First things first, let’s import the necessary packages and functions:
import numpy as np
import pandas as pd
from sklearn.model_selection import train_test_split
from sklearn.metrics import r2_score, mean_squared_error
from mobius import GPModel, TanimotoSimilarityKernel
from mobius import convert_FASTA_to_HELM, ic50_to_pic50
We then read the MHC class I dataset and split it into training and testing sets:
# We read first the MHC class I dataset
# You can find that file at the root of the repository in the data folder
mhci = pd.read_csv('data/mhc/bdata.20130222.mhci.csv')
# A lot of peptides were set with those IC50 values. Looks like some default values.
dirty_values = [1, 2, 3, 5000, 10000, 20000, 43424, 50000, 69444.44444, 78125]
# Select only 9-mers and removed peptides with these dirty IC50 values.
mhci = mhci[(mhci['mhc_allele'] == 'HLA-A*02:01') &
(mhci['length'] == 9) &
(~mhci['affinity_binding'].isin(dirty_values))].copy()

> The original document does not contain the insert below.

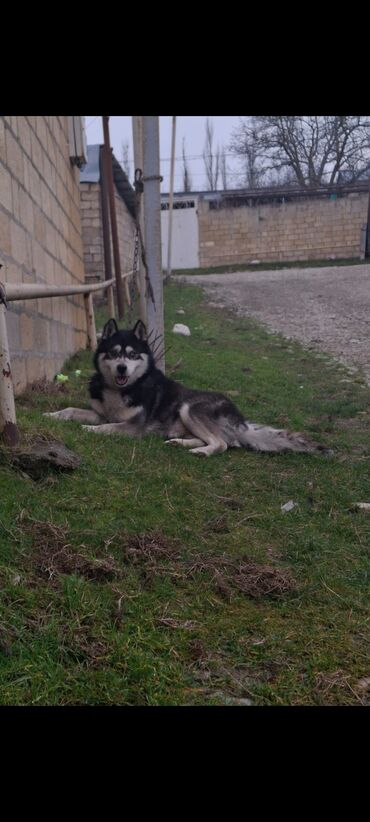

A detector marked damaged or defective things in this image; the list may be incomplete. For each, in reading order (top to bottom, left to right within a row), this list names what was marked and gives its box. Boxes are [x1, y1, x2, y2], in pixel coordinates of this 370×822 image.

# Convert IC50 to pIC50 (a pIC50 of 0 corresponds to an IC50 of 1 nM)
mhci['pic50'] = ic50_to_pic50(mhci['affinity_binding'])

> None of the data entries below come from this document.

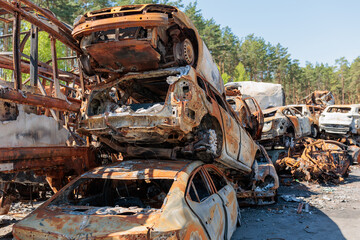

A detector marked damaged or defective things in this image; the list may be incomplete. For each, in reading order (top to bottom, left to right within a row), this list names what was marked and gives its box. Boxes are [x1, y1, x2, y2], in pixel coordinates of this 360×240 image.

rusted vehicle [72, 4, 222, 93]
burned car [72, 4, 222, 93]
burned car [79, 66, 258, 172]
rusted vehicle [79, 66, 258, 172]
rusted vehicle [225, 85, 264, 140]
burned car [225, 86, 264, 140]
rusted vehicle [260, 106, 310, 147]
burned car [260, 106, 310, 147]
rusted vehicle [288, 104, 322, 138]
burned car [288, 104, 322, 138]
rusted vehicle [300, 90, 334, 108]
rusted vehicle [320, 104, 358, 141]
burned car [320, 104, 358, 141]
rusted vehicle [276, 138, 354, 183]
rusted vehicle [13, 159, 239, 240]
burned car [13, 159, 239, 240]
damaged door [186, 168, 225, 239]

# Convert FASTA sequences to HELM format
mhci['helm'] = convert_FASTA_to_HELM(mhci['sequence'].values)
# And we split the dataset into training and testing sets
# We don't use the whole dataset because it takes too long to train the model
X_train, X_test, y_train, y_test = train_test_split(mhci['helm'][::10].values,
mhci['pic50'][::10].values,
test_size=0.30, random_state=42)
With everything set up, we’re ready to train our Gaussian Process Regression (GPR) model using the MolFeat class, employing a variety of fingerprint methods:
fp_methods = ['ecfp', 'avalon', 'maccs', 'fcfp', 'secfp', 'rdkit']
kernel = TanimotoSimilarityKernel()
for fp_method in fp_methods:
mlfp = Molfeat(kind=fp_method, dimensions=4096)

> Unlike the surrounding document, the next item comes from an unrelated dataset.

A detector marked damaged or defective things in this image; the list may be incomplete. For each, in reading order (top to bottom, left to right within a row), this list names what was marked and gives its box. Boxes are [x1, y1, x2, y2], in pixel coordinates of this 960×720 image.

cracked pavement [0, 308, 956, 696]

gpmodel = GPModel(kernel=kernel, transform=mlfp)
gpmodel.fit(X_train, y_train)
mu, _ = gpmodel.predict(X_test)
print(f'{fp_method} -- '
f'r2: {r2_score(y_test, mu):.3f} - '
f'RMSD: {np.sqrt(mean_squared_error(y_test, mu)):.3f}')
# ecfp -- r2: 0.384 - RMSD: 1.075
# avalon -- r2: 0.311 - RMSD: 1.136
# maccs -- r2: 0.191 - RMSD: 1.231
# fcfp -- r2: 0.406 - RMSD: 1.055
# secfp -- r2: 0.374 - RMSD: 1.084
# rdkit -- r2: 0.312 - RMSD: 1.136
As is evident, the performance varies among different fingerprint methods. The MACCS fingerprint method turns out to be the underperformer here, scoring an R^2 of 0.191 and an RMSD of 1.231. On the other hand, the fcfp method puts up a more impressive show with an R^2 of 0.406 and an RMSD of 1.055, however it’s still not that great. Clearly, there is some room for improvement!